Mild Solutions of the (ρ₁,ρ₂,k₁,k₂,φ)-Proportional Hilfer–Cauchy Problem

Inspired by prior research on fractional calculus, we introduce new fractional integral and derivative operators: the $({\rho }_1,{\rho }_2,k_1,k_2,\phi )$-proportional integral and the $({\rho }_1,{\rho }_2,k_1,k_2,\phi )$-proportional Hilfer fractional derivative. Numerous previous studied fractional integrals and derivatives can be considered as particular instances of the novel operators introduced above.

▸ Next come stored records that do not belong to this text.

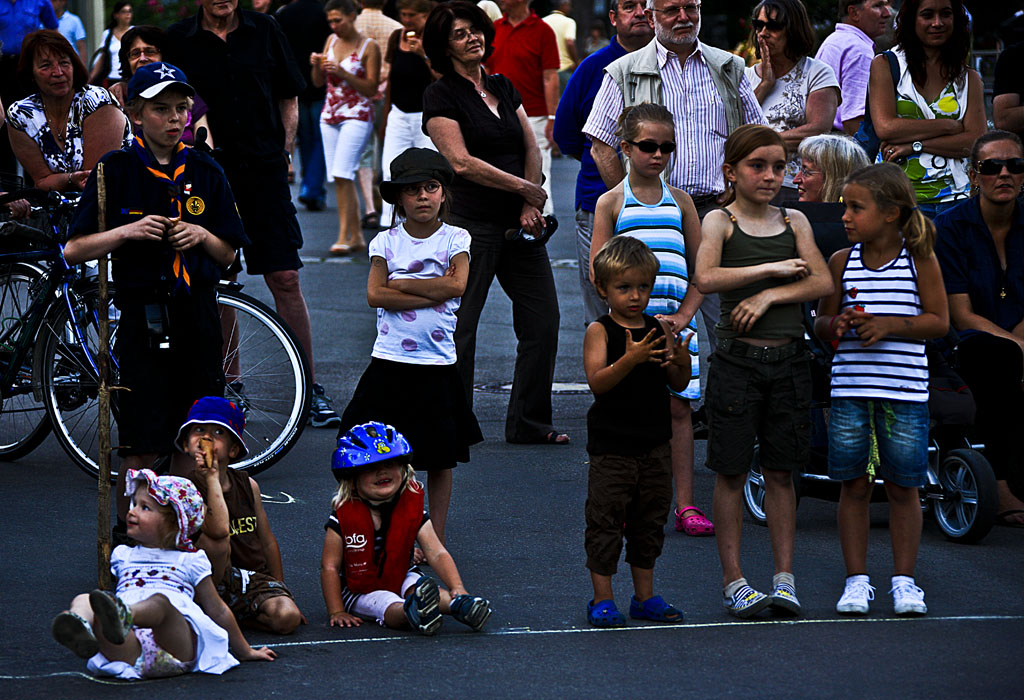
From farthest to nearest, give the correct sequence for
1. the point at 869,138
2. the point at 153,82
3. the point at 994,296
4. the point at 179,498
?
the point at 869,138 < the point at 994,296 < the point at 153,82 < the point at 179,498

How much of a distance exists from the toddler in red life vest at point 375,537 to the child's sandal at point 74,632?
97cm

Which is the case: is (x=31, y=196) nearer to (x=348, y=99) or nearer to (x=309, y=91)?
(x=348, y=99)

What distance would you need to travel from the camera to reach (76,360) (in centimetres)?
727

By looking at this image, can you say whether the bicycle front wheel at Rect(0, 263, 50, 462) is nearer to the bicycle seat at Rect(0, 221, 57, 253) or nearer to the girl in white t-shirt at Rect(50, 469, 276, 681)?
the bicycle seat at Rect(0, 221, 57, 253)

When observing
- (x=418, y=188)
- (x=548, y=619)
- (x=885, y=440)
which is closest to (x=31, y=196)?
(x=418, y=188)

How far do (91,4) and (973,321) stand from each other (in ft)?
36.4

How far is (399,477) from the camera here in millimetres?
5293

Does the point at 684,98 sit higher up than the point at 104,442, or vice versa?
the point at 684,98

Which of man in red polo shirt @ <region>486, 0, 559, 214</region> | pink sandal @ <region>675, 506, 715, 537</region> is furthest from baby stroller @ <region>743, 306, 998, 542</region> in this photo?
man in red polo shirt @ <region>486, 0, 559, 214</region>

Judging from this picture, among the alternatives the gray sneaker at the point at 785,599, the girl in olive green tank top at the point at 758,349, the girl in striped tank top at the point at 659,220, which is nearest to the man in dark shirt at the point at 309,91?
the girl in striped tank top at the point at 659,220

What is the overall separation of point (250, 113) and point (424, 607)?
159 inches

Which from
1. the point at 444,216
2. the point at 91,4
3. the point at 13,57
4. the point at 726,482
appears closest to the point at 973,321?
the point at 726,482

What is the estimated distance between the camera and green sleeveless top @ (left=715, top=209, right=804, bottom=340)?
17.7 feet

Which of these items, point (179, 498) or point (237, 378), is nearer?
point (179, 498)
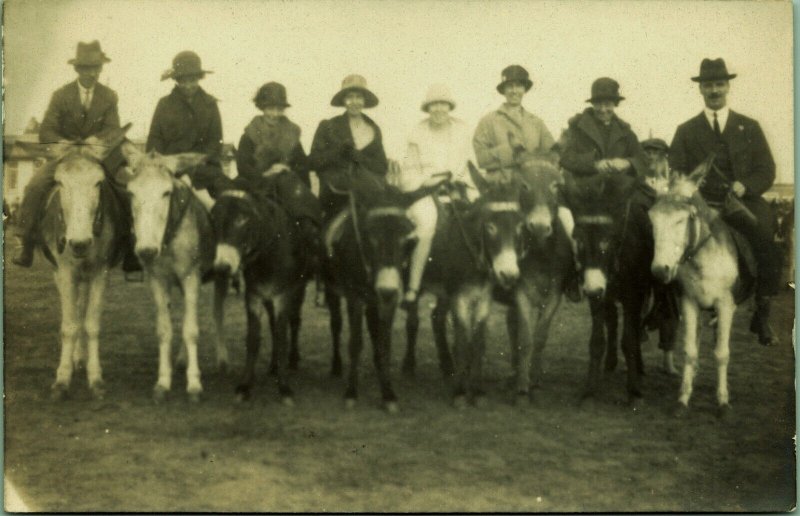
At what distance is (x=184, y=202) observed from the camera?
14.0ft

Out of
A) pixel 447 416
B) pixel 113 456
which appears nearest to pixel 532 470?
pixel 447 416

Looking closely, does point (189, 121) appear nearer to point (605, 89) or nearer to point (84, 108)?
point (84, 108)

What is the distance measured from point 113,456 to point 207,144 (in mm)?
1696

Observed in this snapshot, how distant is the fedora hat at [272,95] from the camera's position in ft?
14.3

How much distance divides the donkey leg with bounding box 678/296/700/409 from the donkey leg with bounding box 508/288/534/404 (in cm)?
78

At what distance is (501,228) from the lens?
4082 millimetres

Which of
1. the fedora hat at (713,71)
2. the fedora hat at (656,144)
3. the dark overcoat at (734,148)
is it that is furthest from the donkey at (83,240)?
the fedora hat at (713,71)

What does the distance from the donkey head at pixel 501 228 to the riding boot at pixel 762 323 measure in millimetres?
1305

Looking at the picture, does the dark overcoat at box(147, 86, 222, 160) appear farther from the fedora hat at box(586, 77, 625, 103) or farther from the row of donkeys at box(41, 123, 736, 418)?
the fedora hat at box(586, 77, 625, 103)

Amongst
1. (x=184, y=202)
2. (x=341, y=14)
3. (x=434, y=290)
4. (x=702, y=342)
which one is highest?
(x=341, y=14)

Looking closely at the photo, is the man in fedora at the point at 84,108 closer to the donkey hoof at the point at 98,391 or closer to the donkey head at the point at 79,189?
the donkey head at the point at 79,189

Some properties of the $({\rho }_1,{\rho }_2,k_1,k_2,\phi )$-proportional integral are discussed, including mapping properties, the generalized Laplace transform of the $({\rho }_1,{\rho }_2,k_1,k_2,\phi )$-proportional integral and $({\rho }_1,{\rho }_2,k_1,k_2,\phi )$-proportional Hilfer fractional derivative. The results obtained suggest that the most comprehensive formulation of this fractional calculus has been achieved. Under the guidance of the findings from earlier sections, we investigate the existence of mild solutions for the $({\rho }_1,{\rho }_2,k_1,k_2,\phi )$-proportional Hilfer fractional Cauchy problem. An illustrative example is provided to demonstrate the main results.